[What to work on]
1) In the Auschwitz text, name each personal belonging that is given as an example of what was left behind.
2) According to the Auschwitz text, how many survivors did Soviet troops find when they arrived on 27 January?

[Text section]
.....
Auschwitz-Birkenau has become an abiding symbol of Nazi Germany’s genocide of 6 million European Jews, looming large in the world’s collective memory as the embodiment of where hatred, racism and antisemitism can lead.

On 17 January 1945, as Soviet troops advanced, the paramilitary SS forced 60,000 emaciated prisoners to walk west in what became known as the Death March, and over the following days the Birkenau gas chambers and crematoria were blown up.

On 27 January, Soviet troops arrived, finding 7,000 survivors. Boris Polevoy, a correspondent for the Soviet newspaper Pravda, said: “I saw people so thin that they swayed like branches in the wind, people whose ages one could not possibly guess.”

The UN has designated the day Auschwitz was liberated as Holocaust Memorial Day and the site is now a Polish state museum and memorial charged with preserving the memory of what happened there. In 2024, more than 1.83 million people visited it.

The Nazis left behind the “Arbeit Macht Frei” (work will set you free) gate as well as barracks, watchtowers, the remains of the gas chambers and the hair and personal belongings – shoes, suitcases, toothbrushes – of many of the people killed there.
.....
[Data]
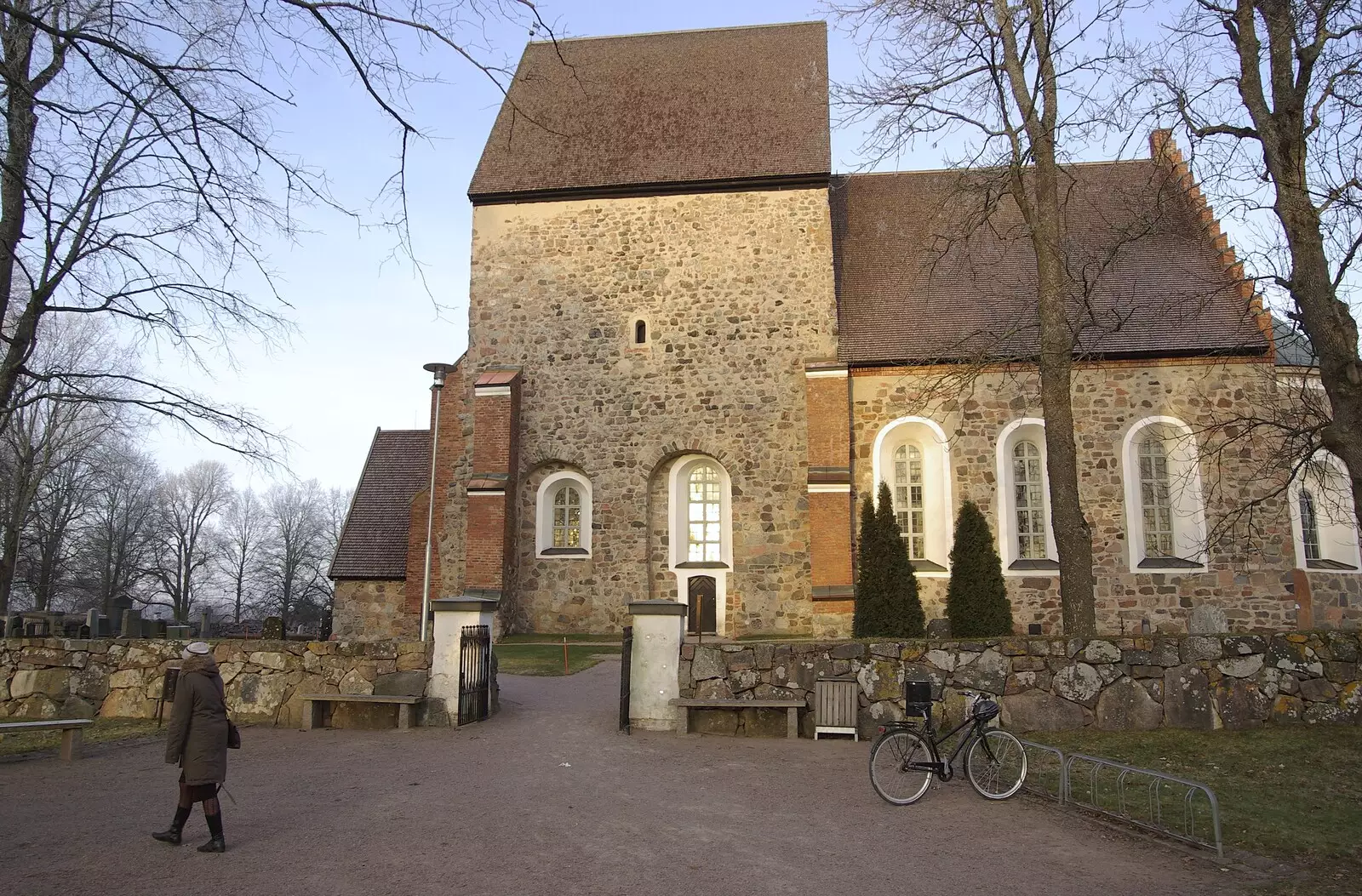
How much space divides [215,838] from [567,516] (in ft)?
.....
[In response]
1) Shoes, suitcases, toothbrushes

2) 7,000 survivors